Screening for colorectal cancer
Globally, colorectal cancer (CRC) is the fourth most common cancer in men and the third most common in women, accounting for approximately one million new cases per year The five year survival rate for early stage CRC is greater than 90%, whereas the five year survival rate for those diagnosed with widespread cancer is less than 10%. The natural history of CRC provides an important window of opportunity to diagnose CRC at an early [even pre-malignant] stage. Screening for CRC is an effective method of reducing incidence and mortality rates.
Types of screening
Faecal occult blood testing.
A randomised controlled trial of population screening by faecal occult blood testing in Nottingham has demonstrated a 15% reduction in mortality.
Faecal DNA testing
Clinical accuracy data on faecal DNA tests is still too limited to support population screening.

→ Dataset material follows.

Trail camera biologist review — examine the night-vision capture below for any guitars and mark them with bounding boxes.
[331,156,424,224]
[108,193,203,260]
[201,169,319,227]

The UK Flexible Sigmoidoscopy Screening Trial offered screening by a single flexible sigmoidoscopy to patients aged 55 to 64 years. The study, which was reported in The Lancet in 2010 showed that the incidence of colorectal cancer in people attending screening was reduced by 33% and mortality by 43%.
While colonoscopy remains the most accurate screening test for CRC at a single application, it is recognised that colonoscopy misses polyps (an abnormal growth of tissue) and may also miss CRC. Colonoscopy also presents a higher risk of complications than other tests. Serious harm from colonoscopy appears to be about ten times more common with colonoscopy (estimate 3.1 per 1000 procedures) than with flexible sigmoidoscopy (estimate 3.4 per 10,000 procedures).
CT virtual colonoscopy [CTVC]
Published reports on CT virtual colonoscopy (CTVC) screening suggest at least comparable sensitivity to colonoscopy for CRC and large adenomas (benign tumor - 10 mm or larger). CTVC also allows screening for other intra-abdominal abnormalities, but at the expense of a radiation dose.
The NHS Bowel Cancer Screening Programme offers screening every two years to all men and women aged 60 to 69 by faecal occult blood testing. Around 2 in 100 people will receive an abnormal result. They will be referred for further investigation and usually offered a colonoscopy.
For a population of patients >50 years undergoing screening colonoscopy 5-6% can be expected to be found to have cancer or an advanced colonic polyp (an abnormal growth of tissue).